Your objective -
Render every entry exactly as it appears.
** Begin Material shown **
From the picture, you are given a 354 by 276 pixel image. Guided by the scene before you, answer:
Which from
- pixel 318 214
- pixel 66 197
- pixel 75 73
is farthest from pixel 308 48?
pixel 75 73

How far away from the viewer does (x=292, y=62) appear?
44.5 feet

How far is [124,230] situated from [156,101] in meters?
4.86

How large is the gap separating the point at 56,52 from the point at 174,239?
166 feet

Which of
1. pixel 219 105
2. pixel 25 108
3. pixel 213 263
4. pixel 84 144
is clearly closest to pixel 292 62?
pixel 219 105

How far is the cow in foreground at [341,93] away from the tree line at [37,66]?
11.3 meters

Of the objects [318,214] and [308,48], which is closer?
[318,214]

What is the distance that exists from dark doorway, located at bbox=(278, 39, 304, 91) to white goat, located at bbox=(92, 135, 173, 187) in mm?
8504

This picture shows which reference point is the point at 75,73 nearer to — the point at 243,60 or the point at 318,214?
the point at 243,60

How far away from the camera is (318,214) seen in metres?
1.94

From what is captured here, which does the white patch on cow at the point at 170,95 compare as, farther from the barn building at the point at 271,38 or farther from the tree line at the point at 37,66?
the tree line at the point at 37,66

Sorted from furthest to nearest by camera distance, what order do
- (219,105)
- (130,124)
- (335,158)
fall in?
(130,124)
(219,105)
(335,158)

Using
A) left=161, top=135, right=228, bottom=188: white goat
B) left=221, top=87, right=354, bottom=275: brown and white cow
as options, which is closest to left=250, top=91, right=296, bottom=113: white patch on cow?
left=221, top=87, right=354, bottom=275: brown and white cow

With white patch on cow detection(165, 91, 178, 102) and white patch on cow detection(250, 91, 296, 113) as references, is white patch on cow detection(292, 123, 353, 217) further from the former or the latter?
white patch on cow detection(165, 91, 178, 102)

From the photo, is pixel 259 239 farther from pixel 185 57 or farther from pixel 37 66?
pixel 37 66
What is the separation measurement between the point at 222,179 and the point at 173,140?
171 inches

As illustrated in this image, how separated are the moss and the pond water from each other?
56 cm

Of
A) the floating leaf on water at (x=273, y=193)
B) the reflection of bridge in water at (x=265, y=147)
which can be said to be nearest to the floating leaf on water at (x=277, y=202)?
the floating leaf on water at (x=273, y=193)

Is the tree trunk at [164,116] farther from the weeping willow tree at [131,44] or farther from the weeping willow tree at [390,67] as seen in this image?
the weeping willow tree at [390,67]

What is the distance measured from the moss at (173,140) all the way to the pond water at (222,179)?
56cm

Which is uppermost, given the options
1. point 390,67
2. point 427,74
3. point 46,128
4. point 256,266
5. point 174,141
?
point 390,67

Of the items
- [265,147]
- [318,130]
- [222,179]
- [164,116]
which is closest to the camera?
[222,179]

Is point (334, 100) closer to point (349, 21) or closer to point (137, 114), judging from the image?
** End Material shown **
Answer to the problem -
From the picture, you are given a 354 by 276 pixel image. Guided by the scene before you, answer:
Which from
- pixel 318 214
- pixel 66 197
- pixel 75 73
is farthest from pixel 308 48?
pixel 75 73

How far away from the viewer does (x=292, y=62) appear?
44.5 feet

How far is [124,230] situated from [156,101] in meters?
4.86

How large is the gap separating the point at 56,52 from the point at 174,239?
166 feet

Which of
1. pixel 219 105
2. pixel 25 108
3. pixel 213 263
4. pixel 84 144
is clearly closest to pixel 292 62?
pixel 219 105

How far is the cow in foreground at [341,93] away from the tree line at [37,66]?
11.3 meters

Of the objects [318,214] and [308,48], which is closer?
[318,214]

What is the distance that exists from dark doorway, located at bbox=(278, 39, 304, 91) to white goat, located at bbox=(92, 135, 173, 187) in mm?
8504

This picture shows which reference point is the point at 75,73 nearer to — the point at 243,60 or the point at 318,214?
the point at 243,60

How far away from the camera is (318,214) seen in metres?
1.94

From what is captured here, which does the white patch on cow at the point at 170,95 compare as, farther from the barn building at the point at 271,38 or farther from the tree line at the point at 37,66?
the tree line at the point at 37,66

Sorted from furthest to nearest by camera distance, what order do
- (219,105)
- (130,124)
- (335,158)
fall in?
(130,124)
(219,105)
(335,158)

Using
A) left=161, top=135, right=228, bottom=188: white goat
B) left=221, top=87, right=354, bottom=275: brown and white cow
as options, which is closest to left=250, top=91, right=296, bottom=113: white patch on cow?
left=221, top=87, right=354, bottom=275: brown and white cow

With white patch on cow detection(165, 91, 178, 102) and white patch on cow detection(250, 91, 296, 113) as references, is white patch on cow detection(292, 123, 353, 217) further from the former or the latter?
white patch on cow detection(165, 91, 178, 102)

From the photo, is pixel 259 239 farther from pixel 185 57 or farther from pixel 37 66?
pixel 37 66
What is the separation measurement between the point at 222,179 and the point at 173,140?
171 inches

As illustrated in this image, how separated are the moss and the pond water from each other?
56 cm

Of
A) the floating leaf on water at (x=273, y=193)
B) the reflection of bridge in water at (x=265, y=147)
which can be said to be nearest to the floating leaf on water at (x=277, y=202)?
the floating leaf on water at (x=273, y=193)

Is the tree trunk at [164,116] farther from the weeping willow tree at [131,44] or farther from the weeping willow tree at [390,67] as seen in this image?
the weeping willow tree at [390,67]

What is the distance measured from the moss at (173,140) all the way to the pond water at (222,179)?
56cm

Which is uppermost, given the options
1. point 390,67
2. point 427,74
3. point 46,128
4. point 256,266
5. point 174,141
?
point 390,67

Of the items
- [265,147]
- [318,130]
- [222,179]
- [164,116]
which is closest to the camera?
[222,179]

Is point (334, 100) closer to point (349, 21) or closer to point (137, 114), judging from the image?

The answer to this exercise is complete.